Motivo per cui, nelle mutate condizioni, sarebbe “auspicabile – suggerisce Mario Monti – che la Commissione, ma anche l’Italia e la Francia, puntassero a dare molto più vigore, nella nuova governance, alla procedura contro gli squilibri macroeconomici, per spingere la Germania ad adempiere sistematicamente al ruolo di sostegno macroeconomico per l’Europa, a fronte delle possibili conseguenze recessive della maggiore aderenza degli altri Stati membri alle regole di bilancio”.

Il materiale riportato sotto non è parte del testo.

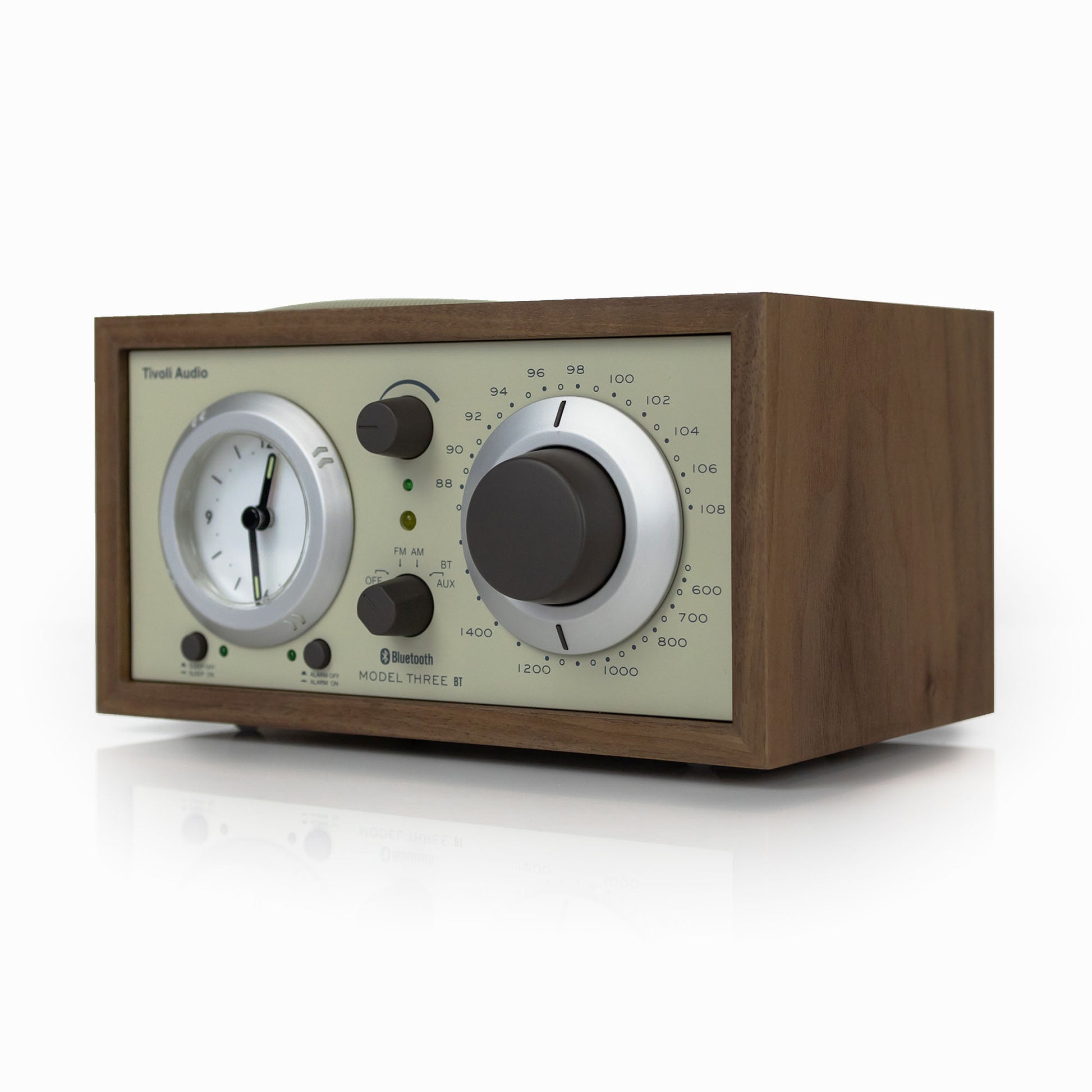 Wooden radio with analog dials on a white background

Fin dall’inizio, il vecchio Patto era “troppo parco nel dare spazio agli investimenti pubblici, con conseguenze che hanno pesato a lungo sulla crescita e sull’ammodernamento strutturale delle economie europee. La nuova versione non è in questo molto diversa”. Occorrerebbe quindi una svolta. “I cittadini”, sono infatti in grado di comprendere “la distinzione sensata tra spesa per consumo e spesa per investimenti (da controllarsi finché si vuole), mentre considererebbero un po’ folle l’Europa se si facesse leggere loro la litania in gotico del nuovo Patto di stabilità”. Come se l’Europa non fosse oggi “circondata da Putin, Erdogan, Xi Jinping e forse presto da Trump”.

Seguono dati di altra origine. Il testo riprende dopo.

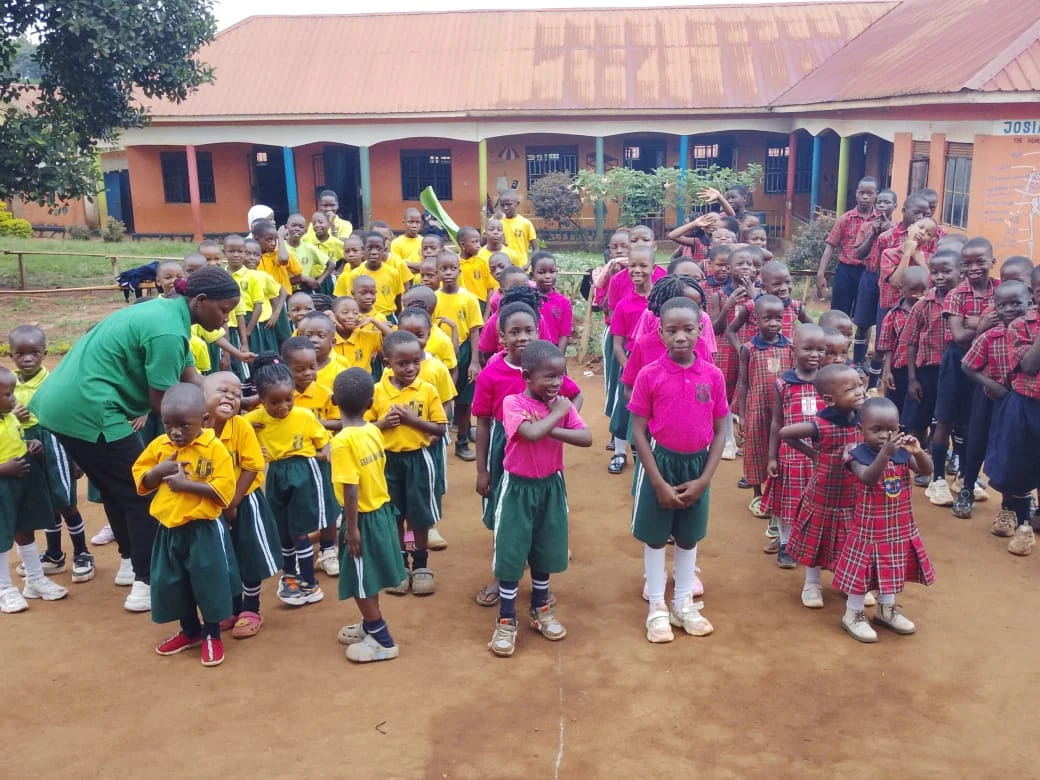 Children gathered outside Josianah Junior School in their colourful school uniforms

Che fare, allora? “Se per caso dovesse non esserci un accordo sul nuovo Patto, anziché cesellare ancora il testo in cerca del consenso di tutti, forse sarebbe meglio per l’Europa tornare al tavolo di progettazione della Commissione”. E discutere se non convenga, “nell’interesse stesso della Germania, avere un’Europa con bilanci certo disciplinati (quello Ue e quelli nazionali), ma disciplinati con efficaci strumenti contemporanei che la preparino alle sfide di domani, anziché con logiche nate quando nell’Europa Centrale si temeva che l’attacco più pericoloso potesse venire dai disinvolti Paesi del Club Med.”